Apple has the third week of January all to itself this year, and although it probably won't top last year's Macworld, the company will likely make everyone forget about the Consumer Electronics Show.
Trade shows are a necessary evil in the tech industry. Everyone claims to hate them, but the opportunity to have all the major players in the same town at the same time is too much of a draw. And usually, the parties are decent, leading more than 140,000 business types to CES in Las Vegas this week for a chance to make deals and network inside crowded booths and over the craps tables.
Contrast that with Macworld, scheduled for next week at the Moscone Center in San Francisco. About 40,000 people are expected to attend the 23rd such gathering, according to conference presenter IDG World Expo. And, like last year, Tuesday's Macworld announcements will probably overshadow anything announced in the Nevada desert.
Hundreds of ordinary people will start lining up for Macworld on Monday night for a chance to sit 300 feet away from their hero. They'll be swapping stories and talking tech all throughout the chilly night with their fellow line-standers. They're anticipating the Stevenote, the two hours of the year when the tech world stands still, waiting for Apple CEO Steve Jobs to introduce the company's latest products.
The buzz this year doesn't seem to be approaching the heights reached last year, when Jobs unveiled the iPhone. The best bets this time around appear to be new slim notebooks and a movie rental service with several of the world's largest studios joining forces with Apple.
Apple's stock, which usually follows a "buy on the rumor, sell on the news" pattern prior to Macworld, is actually down quite a bit from last week. Granted, it was a bad week for just about everyone, but it's still a little surprising that Apple's performance was below the market's in the week leading up to Macworld. With a recession looming in the minds of many economists, perhaps some investors are wondering whether people forced to choose between a growing mortgage payment, filling up the tank, or buying a new Mac might opt to keep the roof over their head and the car moving.

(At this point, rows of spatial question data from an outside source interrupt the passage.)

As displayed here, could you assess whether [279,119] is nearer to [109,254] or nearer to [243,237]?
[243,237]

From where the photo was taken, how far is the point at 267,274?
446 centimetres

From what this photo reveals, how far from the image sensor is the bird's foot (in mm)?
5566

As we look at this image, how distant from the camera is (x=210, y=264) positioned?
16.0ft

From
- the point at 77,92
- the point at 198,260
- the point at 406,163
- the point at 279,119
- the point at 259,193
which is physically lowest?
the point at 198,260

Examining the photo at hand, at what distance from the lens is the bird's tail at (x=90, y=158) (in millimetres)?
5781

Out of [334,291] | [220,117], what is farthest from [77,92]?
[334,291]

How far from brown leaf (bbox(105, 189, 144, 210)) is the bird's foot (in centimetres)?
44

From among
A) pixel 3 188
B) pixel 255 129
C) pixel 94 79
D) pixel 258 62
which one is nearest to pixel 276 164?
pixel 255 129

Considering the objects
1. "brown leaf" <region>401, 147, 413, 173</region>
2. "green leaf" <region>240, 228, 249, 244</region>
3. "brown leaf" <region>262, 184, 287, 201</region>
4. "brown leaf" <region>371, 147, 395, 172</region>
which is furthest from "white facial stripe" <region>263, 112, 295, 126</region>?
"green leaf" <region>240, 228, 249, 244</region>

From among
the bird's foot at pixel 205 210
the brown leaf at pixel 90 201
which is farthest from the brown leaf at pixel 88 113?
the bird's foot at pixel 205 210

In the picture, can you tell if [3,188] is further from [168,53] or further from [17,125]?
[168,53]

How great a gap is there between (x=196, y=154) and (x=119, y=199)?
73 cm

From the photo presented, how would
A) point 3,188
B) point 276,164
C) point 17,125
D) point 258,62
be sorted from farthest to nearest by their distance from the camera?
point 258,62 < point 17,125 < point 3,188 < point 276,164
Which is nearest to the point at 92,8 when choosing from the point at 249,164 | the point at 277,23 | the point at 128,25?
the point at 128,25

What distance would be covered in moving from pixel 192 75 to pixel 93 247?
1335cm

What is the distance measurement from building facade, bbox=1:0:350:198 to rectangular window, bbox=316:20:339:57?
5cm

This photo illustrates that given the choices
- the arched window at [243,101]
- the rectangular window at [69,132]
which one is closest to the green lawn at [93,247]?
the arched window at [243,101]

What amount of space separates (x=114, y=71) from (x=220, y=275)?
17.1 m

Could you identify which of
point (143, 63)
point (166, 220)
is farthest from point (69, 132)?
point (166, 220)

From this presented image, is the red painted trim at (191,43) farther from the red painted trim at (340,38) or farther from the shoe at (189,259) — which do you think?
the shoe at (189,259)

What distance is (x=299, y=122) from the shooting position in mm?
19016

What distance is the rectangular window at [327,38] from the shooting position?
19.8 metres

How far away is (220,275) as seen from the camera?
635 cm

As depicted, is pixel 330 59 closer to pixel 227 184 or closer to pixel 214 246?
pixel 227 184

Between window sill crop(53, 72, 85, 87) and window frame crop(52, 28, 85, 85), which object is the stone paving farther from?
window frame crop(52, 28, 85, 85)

However, it's also pretty hard to introduce products every year that will generate buzz on the order of the iPhone. New notebooks seem like a given, coming off the introduction of new mobile processors from Intel and the two-year gap between next week and the last significant overhaul of the MacBook design template.
Much of the speculation has centered on an ultraportable notebook, a 3-pound or so laptop currently missing from Apple's slate of Macs. But it's also likely that the company will take the occasion to update the regular notebooks in its arsenal.
The more significant news, should it come to pass, would be the announcement of a movie rental service through iTunes. Reports have been flying out of Hollywood that Fox, Warner Bros., Paramount, Lions Gate, and, of course, Disney will have rental agreements to announce with Apple.
Apple's attempts to replicate the success of the music portion of the iTunes store in the video market haven't exactly taken off, especially when it comes to movies. While people may indeed want to own their music, they seem less interested in having to buy movies just to check them out. Details of exactly how Apple's rental service would work are still sketchy, but for a few dollars, you'd likely download a file that would last a predetermined amount of time (24 hours is the popular bet) and then disappear from your hard drive.
Given how many people are using iTunes, this could be one of the first Internet-download services to break through to average consumers. The concept has been around for a while through companies like Wal-Mart and Movielink, but no one has managed to turn the idea into a hit. Apple has a fighting chance to pull that off, and if it does, it'll also dramatically expand the usefulness of Apple TV.
There's also likely to be the fabled "one more thing." A lack of preshow buzz might mean Apple has been ratcheting down expectations for this year, but it might also mean it's done a better job keeping its secrets secret. After all, there's no way Jobs can talk about notebooks and movies for the scheduled 90 minutes, and some feel that this week's introduction of the Mac Pro and Xserve was done to free up some time in his keynote for something else.
Contrast that with the "news" coming out of Las Vegas. Despite hours of keynote speeches from some of the titans of the American technology industry, there didn't seem to be anything radically new or different this year that changed the way the industry looks at a certain segment or captured the attention of the average person. The iPhone managed to do both of those things last year at Macworld.
For the most part, people leave Las Vegas drained from the experience of the daily trek across the equivalent of a small town, listening to the same stump speeches from the same industry visionaries who want you to imagine that all of the things they said would happen last year (and the year before that, and the year before that) actually did happen.
Jobs has managed to avoid falling into that malaise so far. Last year, he introduced the iPhone. That seems to have worked out fairly well. The year before that, he introduced the first Intel-based Macs. People have clearly responded to those as well.
Every time he does this, however, the expectations grow. Apple has done a masterful job with Macworld the last several years, but it will become more and more difficult to outdo itself every year.
But until the Intels, Microsofts, Yahoos, and Comcasts of the tech industry start doing the same thing at CES--introducing products that captivate ordinary people--that show will always be more about schmoozing and gambling. And Apple will continue to own January.